» **TASK DIRECTIONS**:
Rewrite the rows from the line with "Given the image" up to and including the last line of the rows as a JSON list of strings, one string per line, with blank lines left out.

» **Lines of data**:
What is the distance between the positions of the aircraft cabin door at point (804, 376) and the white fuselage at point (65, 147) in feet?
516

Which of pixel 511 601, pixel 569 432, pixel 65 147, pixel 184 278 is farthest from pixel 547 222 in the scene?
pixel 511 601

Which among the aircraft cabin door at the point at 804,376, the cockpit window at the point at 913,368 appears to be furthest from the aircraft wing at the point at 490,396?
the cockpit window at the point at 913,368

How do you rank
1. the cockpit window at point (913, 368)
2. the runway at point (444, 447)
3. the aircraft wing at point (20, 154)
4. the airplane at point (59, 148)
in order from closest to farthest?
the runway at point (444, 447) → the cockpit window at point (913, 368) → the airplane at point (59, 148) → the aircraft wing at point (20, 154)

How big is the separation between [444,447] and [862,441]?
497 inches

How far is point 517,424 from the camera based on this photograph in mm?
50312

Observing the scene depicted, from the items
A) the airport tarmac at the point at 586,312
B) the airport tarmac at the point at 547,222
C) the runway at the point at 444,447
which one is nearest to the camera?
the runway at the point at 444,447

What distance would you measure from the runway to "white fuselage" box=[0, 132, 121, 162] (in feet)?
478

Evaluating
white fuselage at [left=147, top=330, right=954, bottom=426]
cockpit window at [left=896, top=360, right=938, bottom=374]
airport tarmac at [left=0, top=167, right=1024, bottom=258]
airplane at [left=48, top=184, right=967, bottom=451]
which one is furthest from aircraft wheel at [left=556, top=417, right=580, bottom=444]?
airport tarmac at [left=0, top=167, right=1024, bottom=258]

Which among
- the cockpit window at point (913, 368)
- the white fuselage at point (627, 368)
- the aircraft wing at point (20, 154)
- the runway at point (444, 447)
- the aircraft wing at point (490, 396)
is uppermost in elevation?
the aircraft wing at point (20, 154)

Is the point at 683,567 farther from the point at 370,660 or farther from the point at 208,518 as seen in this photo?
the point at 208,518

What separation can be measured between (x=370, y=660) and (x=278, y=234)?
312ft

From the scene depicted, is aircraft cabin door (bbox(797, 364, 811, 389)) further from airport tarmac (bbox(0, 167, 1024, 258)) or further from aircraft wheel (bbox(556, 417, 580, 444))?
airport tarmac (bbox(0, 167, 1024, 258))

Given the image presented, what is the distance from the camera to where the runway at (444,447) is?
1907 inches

» **WRITTEN RESPONSE**:
[
  "Given the image presented, what is the distance from the camera to where the runway at (444,447) is?",
  "1907 inches"
]